Gianni Pittella, le président italien du groupe S&D, a déclaré à propos du peuple polonais: «Nous nous battons pour vous et avec vous, pas contre vous. Nous luttons pour la démocratie. "
Ryszard Legutko, membre polonais du groupe ECR, s'est demandé pourquoi un débat sur la Pologne avait lieu à un moment où l'UE était confrontée à tant de défis graves tels que le Brexit. "Vous n'êtes pas en mesure d'accepter le fait qu'il existe des partis et des gouvernements qui ont une opinion différente. Et qu'ils ont parfaitement le droit d'exprimer ces opinions."

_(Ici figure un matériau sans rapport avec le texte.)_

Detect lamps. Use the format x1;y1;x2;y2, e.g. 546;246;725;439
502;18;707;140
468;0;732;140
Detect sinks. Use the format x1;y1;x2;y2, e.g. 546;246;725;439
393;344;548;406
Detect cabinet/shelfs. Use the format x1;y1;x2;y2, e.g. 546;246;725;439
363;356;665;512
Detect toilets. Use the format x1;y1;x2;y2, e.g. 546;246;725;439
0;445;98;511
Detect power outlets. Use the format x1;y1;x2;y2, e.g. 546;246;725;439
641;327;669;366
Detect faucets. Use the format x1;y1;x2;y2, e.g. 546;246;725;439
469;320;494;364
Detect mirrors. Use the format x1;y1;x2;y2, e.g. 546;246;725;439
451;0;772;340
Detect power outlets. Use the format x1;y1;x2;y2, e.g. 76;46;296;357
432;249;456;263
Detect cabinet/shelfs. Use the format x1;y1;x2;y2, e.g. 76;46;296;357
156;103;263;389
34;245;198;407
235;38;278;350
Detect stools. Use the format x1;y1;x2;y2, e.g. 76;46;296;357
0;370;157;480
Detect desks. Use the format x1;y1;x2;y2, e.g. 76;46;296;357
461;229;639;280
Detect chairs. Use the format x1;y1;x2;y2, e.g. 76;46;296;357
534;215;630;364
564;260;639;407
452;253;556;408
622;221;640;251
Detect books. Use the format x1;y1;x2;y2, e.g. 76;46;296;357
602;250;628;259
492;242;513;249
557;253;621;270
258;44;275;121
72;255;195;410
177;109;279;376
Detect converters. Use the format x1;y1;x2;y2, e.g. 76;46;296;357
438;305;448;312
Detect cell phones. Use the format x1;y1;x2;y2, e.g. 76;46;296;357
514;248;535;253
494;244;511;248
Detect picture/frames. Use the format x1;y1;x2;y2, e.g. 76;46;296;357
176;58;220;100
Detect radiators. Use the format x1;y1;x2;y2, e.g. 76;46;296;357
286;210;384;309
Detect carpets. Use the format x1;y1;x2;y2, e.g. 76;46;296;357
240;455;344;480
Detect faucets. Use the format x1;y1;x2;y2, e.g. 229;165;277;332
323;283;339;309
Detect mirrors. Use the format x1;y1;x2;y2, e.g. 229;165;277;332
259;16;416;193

Sophie in 't Veld, membre néerlandais du groupe ADLE, a déclaré qu'il était important de discuter de la situation en Pologne: "Cela va droit au cœur de ce qu'est l'Union européenne - l'État de droit, les droits fondamentaux et la démocratie."
Barbara Spinelli, membre italienne du groupe GUE / NGL, a vivement critiqué l'opposition du gouvernement polonais aux immigrants musulmans. «Je ne pense pas que nous nous ingérions dans les affaires polonaises. Nous rappelons qu'il existe des normes auxquelles tout le monde a adhéré en ratifiant les traités. "
Judith Sargentini, membre hollandais du groupe des Verts / ALE, s'est déclarée préoccupée par le fait que, bien que la Pologne se soit récemment tournée vers la démocratie, «vous vous dirigez maintenant dans la direction opposée».
«Laissez la Pologne tranquille. L'ensemble du débat est une attaque brutale contre ma patrie », a déclaré le membre polonais de l'EFDD Robert Iwaszkiewicz.« Ce n'est pas la Pologne qui est le problème pour l'Europe, mais plutôt les politiques désastreuses des élites européennes avec Merkel et Hollande.
Stanisław Żółtek, membre polonais du groupe ENF, a déclaré: «La Commission a oublié son rôle. Les commissaires veulent régner sur ce pays; ils veulent prendre le relais et renverser les gouvernements. "
Zoltán Balczó, membre non inscrit de la Hongrie, a déclaré: "Nous intervenons dans la politique de la Pologne" et, ce faisant, "nous serons en bonne voie pour garantir la destruction de l'UE".